Dos muitos quilómetros de linhas escritas que, durante anos, deixei impressas nos jornais e nos livros sobre a história local,  cultura, usos, costumes e  gentes montemuranas, são poucas aquelas que envolvem a minha pessoa, ainda que, por vezes, tenha ilustrado o tema sobre que discorri com a minha experiência pessoal e os conhecimentos que advêm da universidade da vida, tal como fiz nos meus últimos "estados", respondendo à bisbilhoteira pergunta da máquina: "que estás a pensar?"

Neste  meu afã de lidar com letras e com pessoas de letras (tão raras por estas bandas), as letras que mais gostei de escrever, envolvendo a minha pessoa, foram aquelas que, há bem pouco tempo, "postei" no mural de um amigo, aqui, no Facebook com o título GRATIDÃO, um sentimento que muito prezo, pois acho a INGRATIDÃO uma atitude humana execrável.

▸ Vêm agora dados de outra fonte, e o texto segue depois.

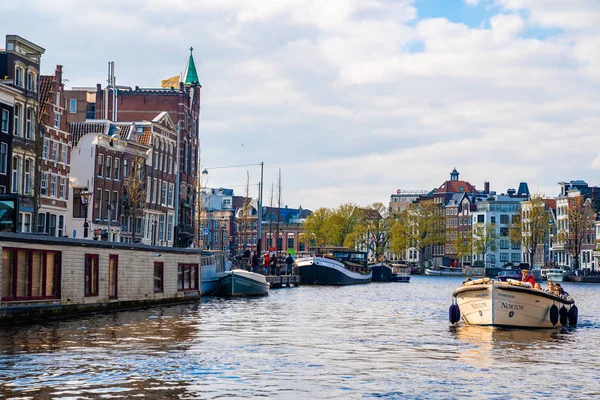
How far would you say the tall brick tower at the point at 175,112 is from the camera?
10344cm

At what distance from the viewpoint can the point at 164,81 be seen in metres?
118

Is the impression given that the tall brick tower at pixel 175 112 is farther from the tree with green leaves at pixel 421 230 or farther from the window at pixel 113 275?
the tree with green leaves at pixel 421 230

Eu, aos 74 anos de idade, senti-me muito feliz a escrever esse texto, pois eram palavras há muito sentias e devidas publicamente a esse amigo, PROFESSOR da Universidade de Coimbra, que, há muitos anos, não nos conhecendo nós pessoalmente de lado nenhum, ele, sem me perguntar quem eu era, donde vinha e para onde ia, produziu publicamente  "juízos académicos" sobre alguns livros meus, valorizando-os,  o que muito me sensibilizou e honrou.

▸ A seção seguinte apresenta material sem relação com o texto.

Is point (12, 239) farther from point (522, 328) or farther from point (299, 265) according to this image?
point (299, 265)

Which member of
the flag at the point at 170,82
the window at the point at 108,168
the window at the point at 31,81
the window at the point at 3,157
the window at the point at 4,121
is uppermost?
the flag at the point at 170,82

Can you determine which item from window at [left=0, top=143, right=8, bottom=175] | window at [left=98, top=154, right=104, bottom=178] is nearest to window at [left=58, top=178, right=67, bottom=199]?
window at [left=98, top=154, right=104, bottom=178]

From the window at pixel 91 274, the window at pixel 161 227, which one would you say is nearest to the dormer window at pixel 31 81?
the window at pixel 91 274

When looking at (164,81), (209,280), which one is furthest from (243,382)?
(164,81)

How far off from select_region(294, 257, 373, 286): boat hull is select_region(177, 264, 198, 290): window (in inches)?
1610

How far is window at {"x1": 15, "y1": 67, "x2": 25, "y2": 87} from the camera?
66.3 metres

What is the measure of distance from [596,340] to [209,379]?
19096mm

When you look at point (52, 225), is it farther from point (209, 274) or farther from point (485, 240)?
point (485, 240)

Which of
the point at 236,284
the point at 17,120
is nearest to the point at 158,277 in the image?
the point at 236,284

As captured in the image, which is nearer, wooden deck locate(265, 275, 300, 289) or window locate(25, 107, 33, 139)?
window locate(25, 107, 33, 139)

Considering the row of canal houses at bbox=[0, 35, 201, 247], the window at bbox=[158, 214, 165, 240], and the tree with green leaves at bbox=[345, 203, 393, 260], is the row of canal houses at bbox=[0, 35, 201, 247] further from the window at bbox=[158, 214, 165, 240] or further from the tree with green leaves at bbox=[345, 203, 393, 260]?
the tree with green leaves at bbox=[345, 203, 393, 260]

Julgo até ser essa a dimensão humana que dá distinção e gabarito a uma pessoa de "pensamento", uma pessoa que não banca a intelectual e que, servindo-se das LETRAS, reconhece o mérito onde o há, incapaz de  cometer a INGRATIDÃO de ignorar, ou fingir ignorar, os créditos e os méritos que encaixam na bitola de valores pela qual afere o trabalho alheio e o seu próprio.

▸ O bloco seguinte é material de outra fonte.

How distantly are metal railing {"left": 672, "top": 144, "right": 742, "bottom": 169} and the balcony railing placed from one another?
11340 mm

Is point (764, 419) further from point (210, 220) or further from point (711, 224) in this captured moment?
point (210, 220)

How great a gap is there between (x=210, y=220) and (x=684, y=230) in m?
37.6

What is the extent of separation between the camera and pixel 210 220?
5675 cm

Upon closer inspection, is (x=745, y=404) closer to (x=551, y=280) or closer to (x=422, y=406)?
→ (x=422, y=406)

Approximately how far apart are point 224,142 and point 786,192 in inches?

Semelhantemente, nessa linha de pensamento e acção, atento ao meio que me rodeia, senti-me igualmente feliz e humano, quando, há muitos, muitos anos, deixei em letra redonda, o mérito que vi nalguns trabalhos publicados, a falarem do Montemuro e suas gentes,  sem olhar ao nome e assinaturas dos seus autores. Aconteceu ter escrito até algumas dessas minhas apreciações valorativas, antes de conhecer pessoalmente alguns deles, o que,aliás, releva a objectividade da minha análise. Valorizei o trabalho pelo seu valor intrínseco e não empurrado pela subjectividade da amizade, esse sentimento humano sempre traiçoeiro,  capaz de empurrar para o elogio fácil e enganador,  que bem pode surtir efeito contrário ao "reforço positivo" de Skiner, no sentido de ajudar as pessoas a ganharem confiança em si próprias e aperfeiçoarem os trabalhos que produzem.

MÉDICO-sines0000Procedi assim impelido pela honestidade intelectual que, por caracter e formação, me impus a mim próprio. Não o fiz para ser agradável com os seus autores, pois não sou nada dado a palavras e discursos de conveniência, destituídos de verdade e autenticidade, tão ao gosto de pessoas que incham com elogios fáceis, hipócritas, sacristas, cruz alçada, desvanecidos com loas e ladainhas que anunciam à distância a procissão que passa.

Pois é, dos muitos quilómetros de linhas escritas que, durante anos, deixei impressas nos jornais e nos livros, falando da minha terra, da sua cultura e das suas gentes, diferentemente de outros que por aí se passeiam e perdem na flora montemurana, nunca confundi " toda a planta com orégãos"  para usar a ironia daquele médico de Sines, em 1850, Francisco Luiz Lopes, referindo-se aos clínicos da capital,  dizendo que eles ignoravam completamente as plantas medicinais que os rodeavam e com as quais se faziam os fármacos. (cf. «Breve Notícia de Sines», 1850, pp. 78)

É tudo uma questão objectividade, de estatura, moral, humana e ética  (não só poética) face ao nosso semelhante e à qualidade da produção intelectual publicada. As LETRAS não são TRETAS e o papel delas é estarem viradas para CULTURA dos povos, do crédito e mérito dos trabalhos produzidos e não apenas para o CULTO do umbigo daqueles ou daquelas que com letras lidam e, numa atitude narcísica, mais não vêem que a si próprias.